- What the task requires -
Answer these from the court opinion:
1. Which county's district court did the appeal come from?
2. Who was the State Appellate Defender for the appellant?
3. Under which two rules of evidence does the defendant say the trial court wrongly admitted evidence?

- Document passage -
════════════════════
Court of Appeals of Iowa
Jan 10, 2001
No. 0-691 / 99-161 (Iowa Ct. App. Jan. 10, 2001)

Opinion

No. 0-691 / 99-161.

Filed January 10, 2001.

Appeal from the Iowa District Court for Polk County, ROBERT J. BLINK, Judge.

Defendant appeals following his conviction on the charge of first-degree murder. AFFIRMED.

Linda Del Gallo, State Appellate Defender, and Dennis Hendrickson, Assistant State Appellate Defender, for appellant.

Thomas J. Miller, Attorney General, Kevin Cmelik, Assistant Attorney General, John P. Sarcone, County Attorney, and Jeffrey Noble and Jamie D. Bowers, Assistant County Attorneys, for appellee.

Heard by ZIMMER, P.J., and HECHT and VAITHESWARAN, JJ.



Defendant Roberto Rodriguez Perez appeals following his conviction for first-degree murder. He contends counsel was ineffective in failing to object to the aiding and abetting theory submitted to the jury. He also argues the trial court erred in admitting evidence in violation of Iowa Rules of Evidence 104(b) and 404(b). Finding Perez suffered no prejudice, we affirm.
════════════════════
- Data listing -
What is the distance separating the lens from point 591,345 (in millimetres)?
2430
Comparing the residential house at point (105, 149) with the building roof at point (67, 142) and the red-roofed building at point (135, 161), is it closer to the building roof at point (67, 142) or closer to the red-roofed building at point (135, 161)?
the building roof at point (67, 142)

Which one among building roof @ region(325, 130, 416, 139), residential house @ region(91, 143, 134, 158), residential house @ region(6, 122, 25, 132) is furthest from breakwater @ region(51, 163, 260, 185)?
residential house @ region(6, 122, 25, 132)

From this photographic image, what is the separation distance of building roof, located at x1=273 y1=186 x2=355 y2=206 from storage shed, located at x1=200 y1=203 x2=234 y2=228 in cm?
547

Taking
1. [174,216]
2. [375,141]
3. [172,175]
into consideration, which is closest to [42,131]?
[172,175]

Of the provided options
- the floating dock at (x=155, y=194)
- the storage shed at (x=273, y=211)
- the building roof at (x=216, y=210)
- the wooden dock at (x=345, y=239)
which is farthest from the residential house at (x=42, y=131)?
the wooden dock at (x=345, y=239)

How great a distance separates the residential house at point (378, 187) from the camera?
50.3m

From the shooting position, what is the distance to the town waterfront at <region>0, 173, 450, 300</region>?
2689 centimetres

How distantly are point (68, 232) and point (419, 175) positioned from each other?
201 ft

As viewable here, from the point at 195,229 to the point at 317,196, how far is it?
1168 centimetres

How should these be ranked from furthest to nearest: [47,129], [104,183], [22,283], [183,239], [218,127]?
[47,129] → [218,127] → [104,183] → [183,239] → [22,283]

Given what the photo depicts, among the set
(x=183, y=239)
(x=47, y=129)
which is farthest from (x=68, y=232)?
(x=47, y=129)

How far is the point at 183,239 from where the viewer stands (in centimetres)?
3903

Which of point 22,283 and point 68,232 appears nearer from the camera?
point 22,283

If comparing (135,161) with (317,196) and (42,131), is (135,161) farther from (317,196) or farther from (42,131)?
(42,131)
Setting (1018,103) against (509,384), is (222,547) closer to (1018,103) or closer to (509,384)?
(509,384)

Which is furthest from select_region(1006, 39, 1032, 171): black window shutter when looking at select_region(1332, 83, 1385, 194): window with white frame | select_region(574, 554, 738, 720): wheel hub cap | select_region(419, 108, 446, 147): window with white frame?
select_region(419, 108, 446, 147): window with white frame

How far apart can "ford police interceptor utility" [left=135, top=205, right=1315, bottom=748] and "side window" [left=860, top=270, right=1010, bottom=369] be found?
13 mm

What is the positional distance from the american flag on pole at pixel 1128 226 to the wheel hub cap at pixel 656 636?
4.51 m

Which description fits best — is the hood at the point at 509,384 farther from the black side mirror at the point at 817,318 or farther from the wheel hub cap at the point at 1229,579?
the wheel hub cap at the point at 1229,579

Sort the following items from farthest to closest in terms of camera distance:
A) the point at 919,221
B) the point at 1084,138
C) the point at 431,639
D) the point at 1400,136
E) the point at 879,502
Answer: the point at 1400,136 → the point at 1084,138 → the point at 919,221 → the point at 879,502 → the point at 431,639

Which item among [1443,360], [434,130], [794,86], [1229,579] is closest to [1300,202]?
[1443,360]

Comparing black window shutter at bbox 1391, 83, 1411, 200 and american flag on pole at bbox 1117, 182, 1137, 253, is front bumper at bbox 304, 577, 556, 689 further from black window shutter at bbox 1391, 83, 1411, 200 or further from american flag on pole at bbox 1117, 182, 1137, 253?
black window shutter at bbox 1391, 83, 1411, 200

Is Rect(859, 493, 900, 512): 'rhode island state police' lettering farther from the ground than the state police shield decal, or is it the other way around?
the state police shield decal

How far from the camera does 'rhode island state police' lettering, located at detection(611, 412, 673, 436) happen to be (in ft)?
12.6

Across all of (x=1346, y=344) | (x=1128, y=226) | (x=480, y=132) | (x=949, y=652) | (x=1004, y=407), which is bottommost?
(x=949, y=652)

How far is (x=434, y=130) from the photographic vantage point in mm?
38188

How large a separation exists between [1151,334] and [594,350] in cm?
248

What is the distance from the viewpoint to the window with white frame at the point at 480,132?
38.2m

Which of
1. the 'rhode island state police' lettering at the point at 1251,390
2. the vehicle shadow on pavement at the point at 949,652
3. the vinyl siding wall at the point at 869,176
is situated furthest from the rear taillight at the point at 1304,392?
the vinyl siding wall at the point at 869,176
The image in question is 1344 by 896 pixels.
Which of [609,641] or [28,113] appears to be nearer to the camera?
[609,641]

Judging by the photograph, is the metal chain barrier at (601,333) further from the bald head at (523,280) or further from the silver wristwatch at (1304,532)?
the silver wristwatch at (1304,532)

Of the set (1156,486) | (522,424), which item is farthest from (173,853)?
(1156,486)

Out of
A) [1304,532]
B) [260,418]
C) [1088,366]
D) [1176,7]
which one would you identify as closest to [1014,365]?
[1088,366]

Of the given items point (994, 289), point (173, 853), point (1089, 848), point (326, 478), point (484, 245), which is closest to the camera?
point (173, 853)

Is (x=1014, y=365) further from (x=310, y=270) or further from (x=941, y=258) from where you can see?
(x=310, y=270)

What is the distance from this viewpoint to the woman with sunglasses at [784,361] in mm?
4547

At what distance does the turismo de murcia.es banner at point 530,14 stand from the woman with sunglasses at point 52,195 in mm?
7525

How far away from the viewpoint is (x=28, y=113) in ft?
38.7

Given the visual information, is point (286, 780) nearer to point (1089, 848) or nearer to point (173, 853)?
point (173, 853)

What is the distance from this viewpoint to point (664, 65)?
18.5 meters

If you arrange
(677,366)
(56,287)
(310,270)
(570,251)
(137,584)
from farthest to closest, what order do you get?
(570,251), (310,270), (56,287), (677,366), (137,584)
════════════════════
- Output below -
1. Polk County
2. Linda Del Gallo
3. Iowa Rules of Evidence 104(b) and 404(b)